The status-coded program tree below maps the named EJ programs to applicant type and current 2026 status. Status pills are coded active (currently soliciting or actively administering awarded funds), paused (program exists but new solicitations on hold), uncertain (program structure or appropriation contested as of mid-2026), or rescinded (formally wound down). Status is volatile through 2025 and 2026; verify each specific program at grants.gov and the EPA Environmental Justice program page before committing prep time.

Uncertain
Track 1 ¡ Community direct

Community Change Grants (CCG)

Community-based nonprofits + tribal partners

IRA-funded multi-year program with Track I large awards ($10M-$20M) and Track II navigator awards (up to about $1M). First-cohort awards were issued; subsequent cohort status has been turbulent since 2025 with pauses, rescission attempts, and ongoing litigation. Verify current cohort solicitation at grants.gov.

Uncertain
Track 1 ¡ Pass-through

Thriving Communities Grantmaking (TCGM)

Intermediary Grantmakers re-grant to small CBOs

EPA funded a network of national and regional Grantmakers (Research Triangle Institute, Health Resources in Action, Region-specific intermediaries) to pass through subawards to community organizations. Some Grantmaker pipelines remain operational on already-obligated funds; new appropriation status uncertain. Subaward applications run through each Grantmaker directly, not through EPA.

Active
Track 2 ¡ Government

Environmental Justice Government-to-Government (EJG2G)

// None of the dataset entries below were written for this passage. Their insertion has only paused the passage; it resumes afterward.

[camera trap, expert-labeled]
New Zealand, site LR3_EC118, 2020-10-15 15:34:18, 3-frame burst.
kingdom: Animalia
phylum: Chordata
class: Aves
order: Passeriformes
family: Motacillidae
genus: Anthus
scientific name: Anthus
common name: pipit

States, tribes, territories, intertribal consortia

Funds government-led EJ programs ($200K-$1M typical range per award). Historically administered on an annual or biennial solicitation cycle. Status appears more stable than community-grant tracks; check the EPA EJG2G program page for the current solicitation calendar.

Paused
Track 1 ¡ Community direct

Environmental Justice Collaborative Problem-Solving (EJCPS)

Community-based nonprofits + tribal nonprofits

Mid-size collaborative grants ($100K-$500K range historically) to community-based nonprofits leading multi-stakeholder partnerships on a defined local environmental burden. New solicitation status as of mid-2026 is paused pending OEJECR restructuring; existing awards continue under their original performance periods.

Paused
Track 1 ¡ Community direct

Environmental Justice Small Grants (EJSG)

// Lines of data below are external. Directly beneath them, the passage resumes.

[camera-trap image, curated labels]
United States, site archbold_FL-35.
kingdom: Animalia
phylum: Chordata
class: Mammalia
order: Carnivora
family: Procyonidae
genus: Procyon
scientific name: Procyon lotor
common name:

Community-based nonprofits, tribal organizations

Entry-level community grants ($50K-$100K typical) for early-stage projects, capacity building, and community-engagement work. Status mirrors EJCPS: new solicitations paused as of mid-2026, existing awards proceeding under original terms.

Active
EJ-adjacent ¡ Site-based

Brownfields Grants (Assessment / Cleanup / Multipurpose)

Governments, tribes, some nonprofits per category

Site-based grants for assessing and cleaning contaminated properties. Assessment grants up to about $500K, Cleanup grants up to about $1M per site, Multipurpose grants higher. Statutorily authorized and administered through EPA's Brownfields and Land Revitalization program. Substantially more stable than IRA-era EJ programs.

Active
Sub-federal ¡ State-led

State Environmental Justice Grant Programs

Varies per state ¡ often CBOs and tribes

State-administered EJ grant streams have grown in recent years. CalEPA's Environmental Justice Small Grants and the New York Climate Justice and Climate JustWorks initiatives are examples. These are not federal money and are not subject to the same federal-funding turbulence. Check your state environmental agency's grants page for current solicitations.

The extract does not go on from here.